Why do we need to encrypt the entire handshake? The TLS handshake contains information such as SNI, ALPN- Application Layer Protocol Negotiation (which decides the application layer protocol to be used in further communication), the cipher suites which the client supports etc. You might think that this does not reveal what exactly the client and the server are communicating, but attackers can do a lot with this information by identifying which domain the client is visiting and what protocol they intend to use, which might be used by them to poison/intercept communication.

Now you might ask, why wasn’t this feature the norm, instead of just encrypting 1 field, i.e, SNI. Well, earlier a method was proposed, called 0-RTT (0 Round Trip Time) in which the server provided the client with a key in its very first handshake, and all further handshakes were encrypted using this key. However, this wasn’t made a reality since the first handshake was still in fact, unencrypted.

How do we encrypt the handshake? Well, the answer is simple. In the same way we encrypted SNI, by using DNS.

Credit: blog.cloudflare.com

But it isn’t that simple. What if the server is unable to decrypt the ClientHello, maybe due to the client using an old stale key in its cache? Here, a brilliant idea was used. Using 2 ClientHello messages- ClientHelloInner and ClientHelloOuter.
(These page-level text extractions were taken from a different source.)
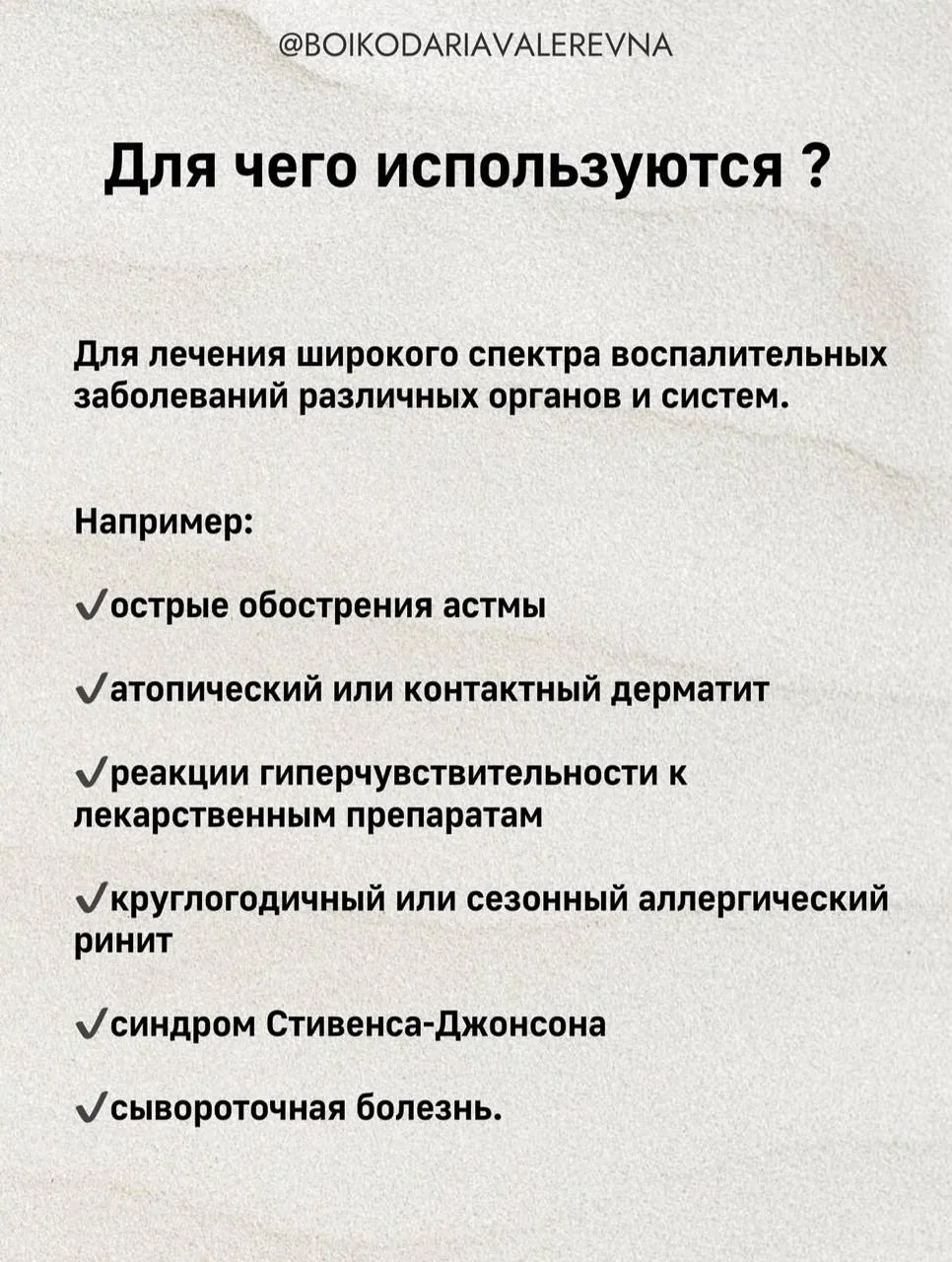 @BOIKODARIAVALEREVNA

Для чего используются ?

Для лечения широкого спектра воспалительных заболеваний различных органов и систем.

Например:

✓острые обострения астмы

✓атопический или контактный дерматит

✓реакции гиперчувствительности к лекарственным препаратам

✓круглогодичный или сезонный аллергический ринит

✓синдром Стивенса-Джонсона

✓сывороточная болезнь.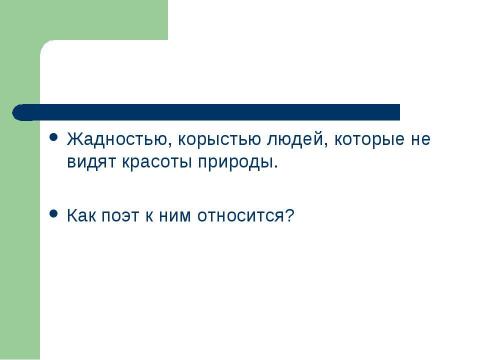 • Жадностью, корыстью людей, которые не видят красоты природы.

• Как поэт к ним относится?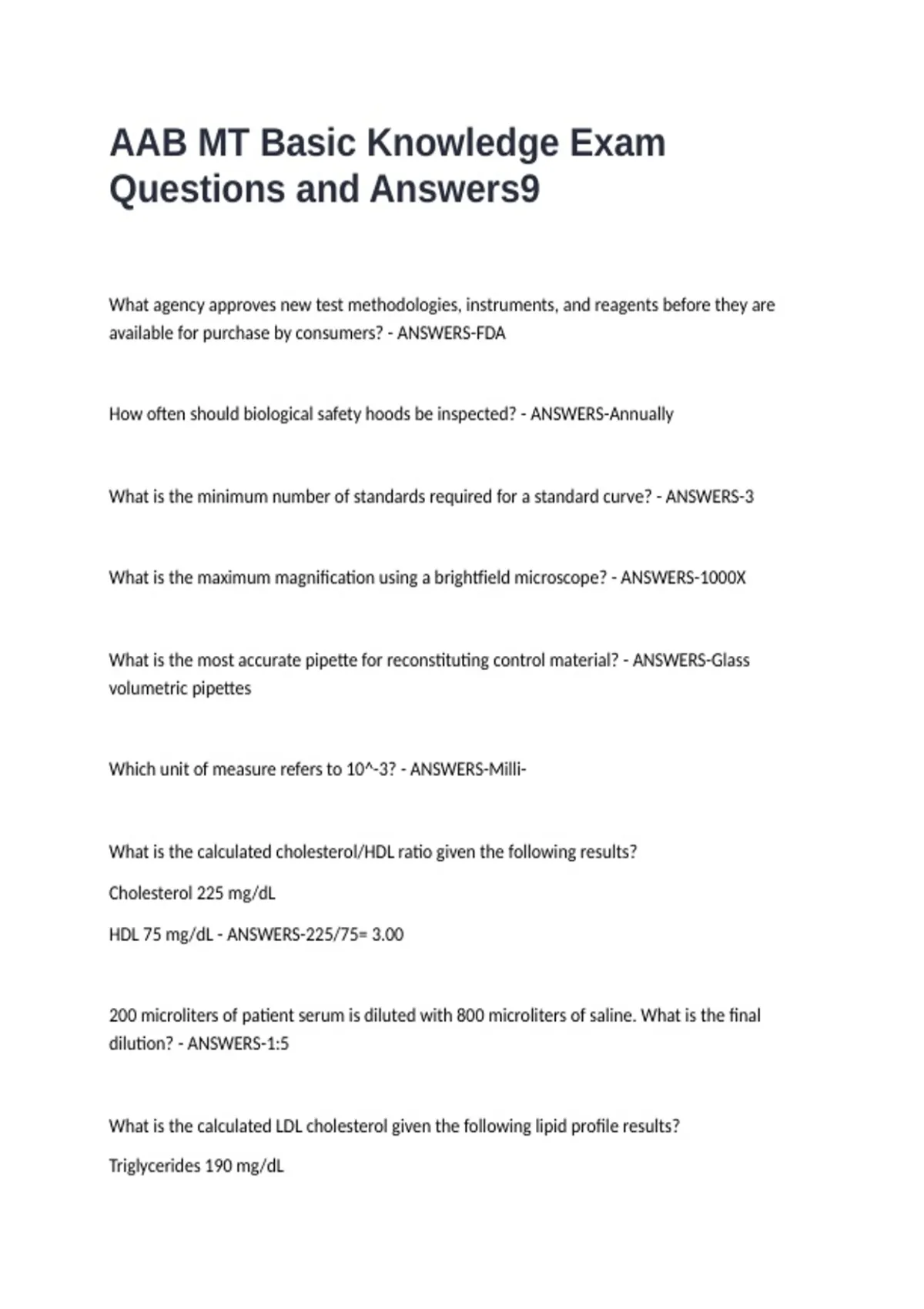 AAB MT Basic Knowledge Exam Questions and Answers9

What agency approves new test methodologies, instruments, and reagents before they are available for purchase by consumers? - ANSWERS-FDA

How often should biological safety hoods be inspected? - ANSWERS-Annually

What is the minimum number of standards required for a standard curve? - ANSWERS-3

What is the maximum magnification using a brightfield microscope? - ANSWERS-1000X

What is the most accurate pipette for reconstituting control material? - ANSWERS-Glass volumetric pipettes

Which unit of measure refers to 10^-3? - ANSWERS-Milli-

What is the calculated cholesterol/HDL ratio given the following results?

Cholesterol 225 mg/dL

HDL 75 mg/dL - ANSWERS-225/75= 3.00

200 microliters of patient serum is diluted with 800 microliters of saline. What is the final dilution? - ANSWERS-1:5

What is the calculated LDL cholesterol given the following lipid profile results?

Triglycerides 190 mg/dL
Now ClientHelloInner contains all the actual sensitive information regarding the ‘backend’ origin server with which the client actually wants to connect, whereas ClientHelloOuter contains the data pertaining to the ‘client-facing’ server which belongs to the ECH service provider. In case the decryption fails, the handshake is completed using the ClientHelloOuter which is unencrypted of course. The client-facing server returns back the correct public key with which the client can retry the handshake. If the connection is completed with the ClientHelloOuter, the client immediately aborts the connection and retries the handshake with the new key.

ECH solves a lot of problems regarding privacy and anonymity on the internet. This combined with encrypted DNS (using DNS over HTTPS) can make sure that a user can visit a website without anyone intruding and spying on the data flow between the 2 machines, and bring the dream of a truly free internet closer to reality.